The pharmaceutical industry often claims that it relies on the IP system to deliver innovation, but IP protection can also limit supplies on health products, particularly during a pandemic. This not only hinders our efforts to save lives; it is also unnecessary. Over 100 governments around the world agree, the vast majority from low-and-middle-income countries. A proposal from South Africa and India at the WTO seeks to temporarily waive IP rights on covid health technologies. The aim of this is to open up the knowledge and technologies scientists are gaining about covid around the world, to boost local production, maximise supplies – and ensure that everyone, everywhere, can access the new innovative and lifesaving covid medical tools they need.

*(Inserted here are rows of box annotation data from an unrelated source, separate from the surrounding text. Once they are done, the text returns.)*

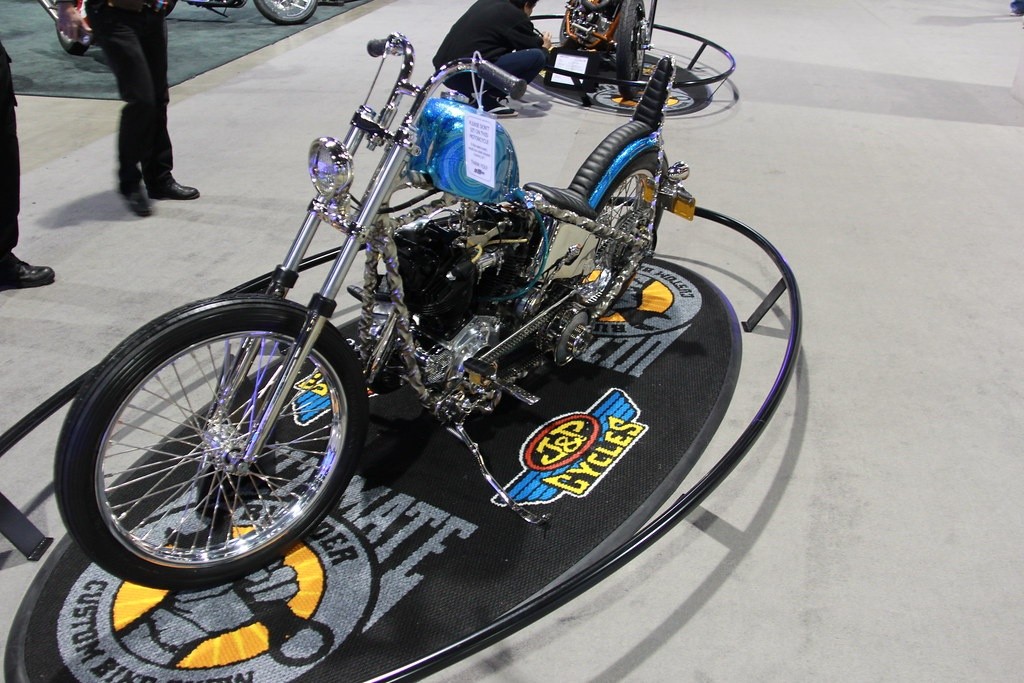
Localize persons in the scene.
[435,1,553,121]
[57,0,201,220]
[0,43,57,291]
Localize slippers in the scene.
[487,106,518,116]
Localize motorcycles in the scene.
[53,33,693,596]
[558,0,658,100]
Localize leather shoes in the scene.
[0,261,55,293]
[148,181,200,200]
[128,192,152,216]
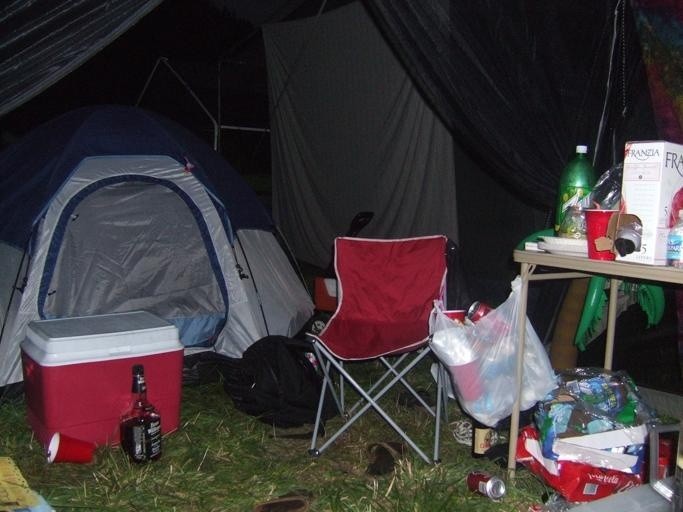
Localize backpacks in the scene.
[216,332,341,431]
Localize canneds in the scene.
[467,301,509,335]
[466,470,506,499]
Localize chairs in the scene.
[303,232,449,467]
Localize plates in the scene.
[536,236,588,258]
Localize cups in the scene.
[444,353,483,399]
[439,310,466,326]
[48,431,96,464]
[584,208,619,261]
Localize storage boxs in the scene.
[19,308,185,453]
[615,140,683,265]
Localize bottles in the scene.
[119,363,163,465]
[555,144,596,238]
[471,421,499,459]
[667,208,683,270]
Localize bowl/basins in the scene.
[558,205,587,237]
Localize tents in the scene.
[259,1,683,417]
[0,104,317,402]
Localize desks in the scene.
[505,249,682,487]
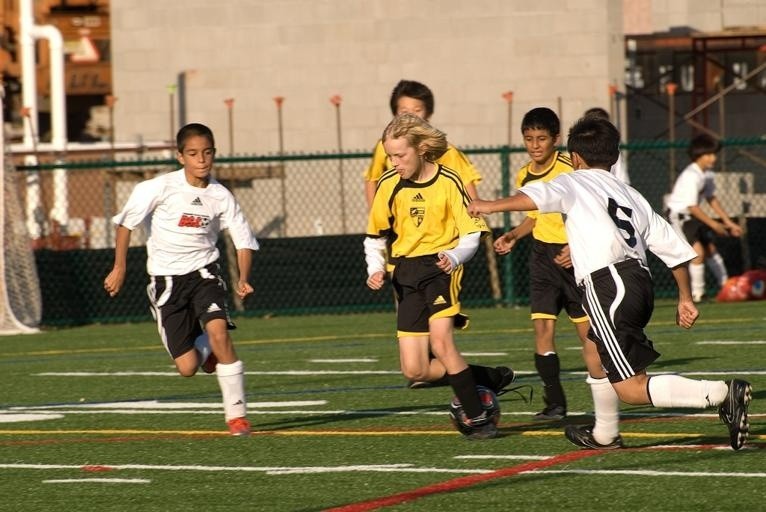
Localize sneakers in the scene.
[535,403,566,420]
[692,292,709,303]
[565,423,623,449]
[715,378,753,451]
[494,366,515,395]
[203,353,216,373]
[228,417,249,436]
[481,422,498,438]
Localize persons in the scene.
[496,106,591,423]
[666,134,745,304]
[105,122,259,438]
[363,115,513,441]
[469,115,752,452]
[366,79,488,329]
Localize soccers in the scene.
[448,385,501,437]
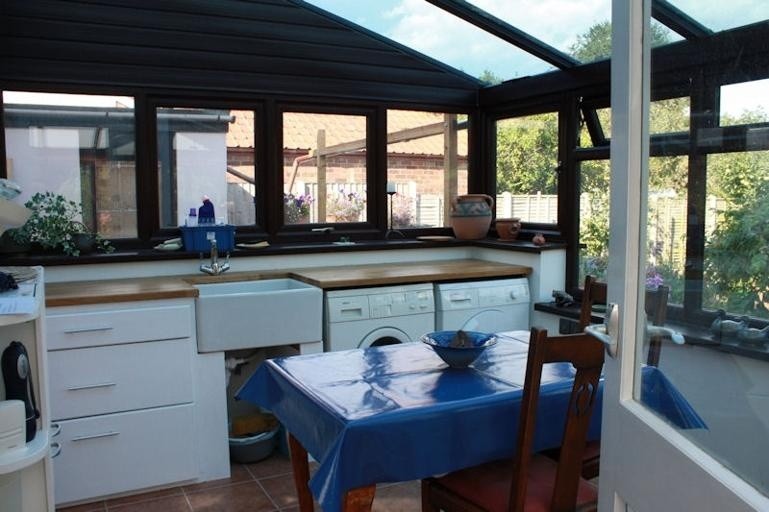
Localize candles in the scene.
[387,181,395,192]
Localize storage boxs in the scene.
[179,225,237,253]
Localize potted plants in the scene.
[5,190,116,257]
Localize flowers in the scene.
[283,190,315,223]
[325,188,366,221]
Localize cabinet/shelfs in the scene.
[1,312,54,512]
[43,296,232,509]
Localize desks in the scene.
[234,330,708,511]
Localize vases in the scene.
[325,215,360,224]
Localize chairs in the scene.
[542,274,669,478]
[422,325,607,511]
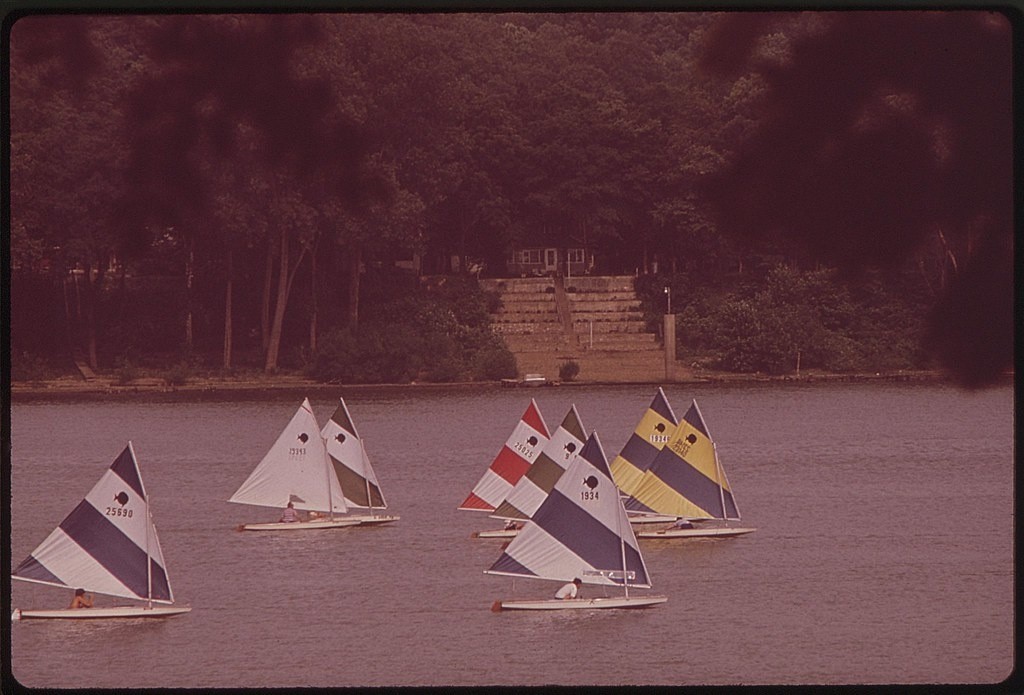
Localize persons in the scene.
[555,578,582,600]
[69,588,95,609]
[667,517,693,530]
[279,502,301,523]
[504,520,517,530]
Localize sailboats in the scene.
[481,427,670,611]
[308,397,401,523]
[455,397,551,539]
[478,403,592,542]
[607,387,707,523]
[618,397,759,539]
[10,441,192,619]
[226,396,362,531]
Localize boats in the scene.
[518,377,545,388]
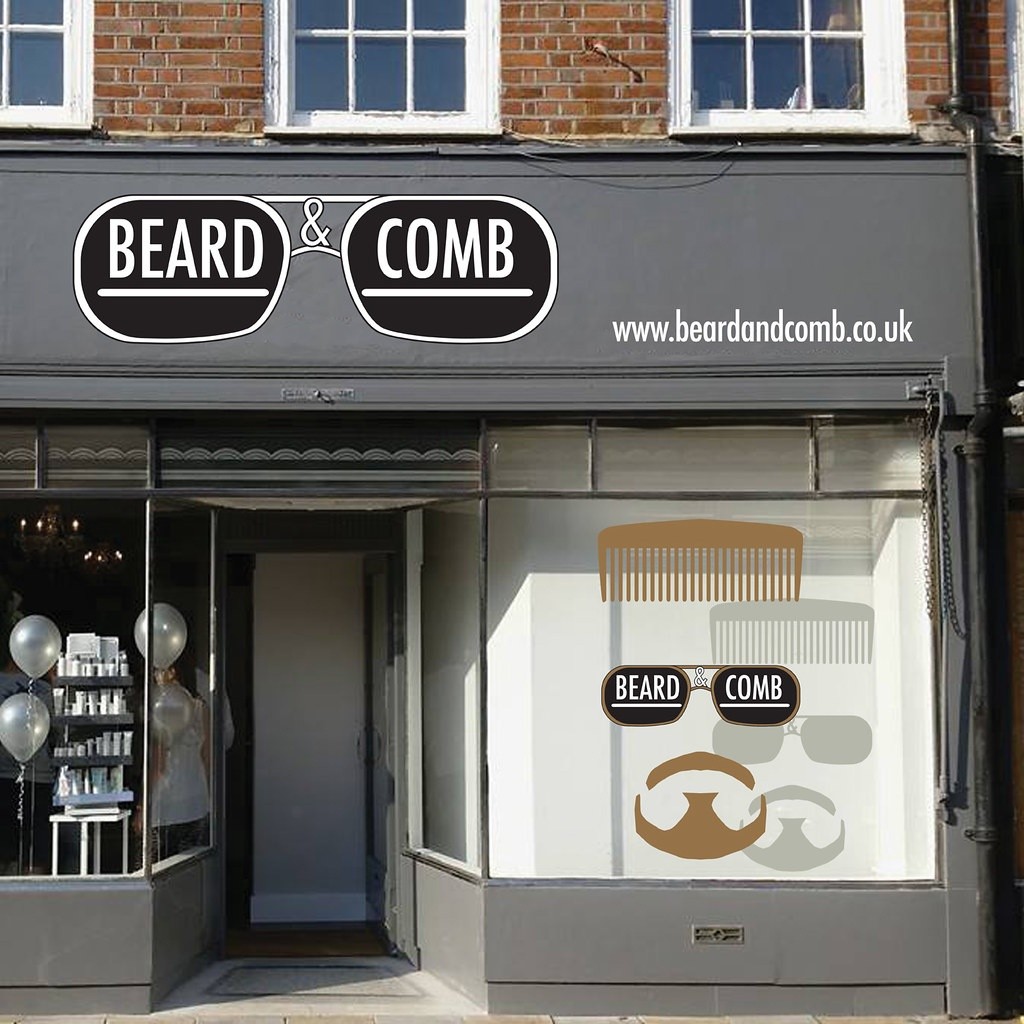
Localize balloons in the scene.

Unfortunately, due to the impact this would have on monopolies and prices, the pharmaceutical industry is lobbying heavily against this proposal. The talking points of many of the high-income countries, including the UK, who oppose this proposal are also very similar, and likely come directly from pharma lobbyists. One thing most of the opposing countries have in common is the national presence of multinational pharmaceutical corporations. Central to their argument is the assumption that if you take away IP, you take away the incentive to innovate new medicines.
Understandably, many beyond the industry have taken this argument seriously. But the covid pandemic is laying bare something that undermines these decades-old claims: the central role of public funding and public research institutions in drug development. It is clear that IP was not the incentive for pharmaceutical companies to get involved in the development of the lifesaving covid treatments and vaccines that we are starting to see become available. The incentive was more likely to be the huge amounts of upfront public money, as well as the bulk of the research already completed by scientists working in public institutions and universities, handed to them on a plate.

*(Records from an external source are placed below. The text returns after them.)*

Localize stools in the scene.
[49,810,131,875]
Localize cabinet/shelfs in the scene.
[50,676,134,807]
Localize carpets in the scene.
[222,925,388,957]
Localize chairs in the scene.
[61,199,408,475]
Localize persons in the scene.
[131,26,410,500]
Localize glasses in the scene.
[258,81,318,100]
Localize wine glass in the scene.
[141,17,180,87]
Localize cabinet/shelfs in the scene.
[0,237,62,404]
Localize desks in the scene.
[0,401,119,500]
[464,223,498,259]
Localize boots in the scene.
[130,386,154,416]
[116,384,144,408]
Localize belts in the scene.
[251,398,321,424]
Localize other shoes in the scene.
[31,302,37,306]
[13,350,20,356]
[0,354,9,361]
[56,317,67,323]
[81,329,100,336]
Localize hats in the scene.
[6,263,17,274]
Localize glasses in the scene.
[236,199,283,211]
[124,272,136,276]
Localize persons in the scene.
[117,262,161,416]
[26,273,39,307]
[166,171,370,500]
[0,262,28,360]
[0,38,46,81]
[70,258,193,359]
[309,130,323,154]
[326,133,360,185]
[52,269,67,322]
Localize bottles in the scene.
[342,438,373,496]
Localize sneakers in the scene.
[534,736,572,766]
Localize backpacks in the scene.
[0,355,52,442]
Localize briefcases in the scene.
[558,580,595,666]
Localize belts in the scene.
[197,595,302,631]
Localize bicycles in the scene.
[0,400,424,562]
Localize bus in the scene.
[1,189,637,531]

And you don’t have to take this from me – AstraZeneca themselves made clear to investors early in the pandemic that they had nothing to worry about when it came to the company’s ostensibly risky approach to the covid vaccine, because “expenses to progress the vaccine are anticipated to be offset by funding by governments”. In short, they may have been taking risks, but they were doing it with our money.
However, these corporations now own the IP rights to many of these publicly-funded products, and are able to monopolise the market, control the number of suppliers, and charge high prices around the world.
The IP waiver on COVID-19 technologies is not only a common-sense proposal for these unprecedented times, but it may also be our only chance to maximise access to these medical tools. Hundreds of civil society organisations, including MSF, have asked pharmaceutical companies for months to give up their IP made possible with public funds, and openly share their technologies with others around the world. They have clearly and shamelessly responded that they are not willing to. They won’t even be transparent about how they are spending our public money, and how much profit they intend to make from it.
The pandemic has made us re-evaluate many things. The IP system and how it relates to medical products is one of them. This system, designed by pharmaceutical companies themselves to maximise profits, is no longer fit for purpose in a world that is harshly realising the importance of access to healthcare for all. The UK should realise that the pharmaceutical industry is peddling outdated talking points; the rest of the world is starting to see the cracks. They should make sure they are not left behind and support the proposal for an IP waiver on covid technologies at the TRIPS Council.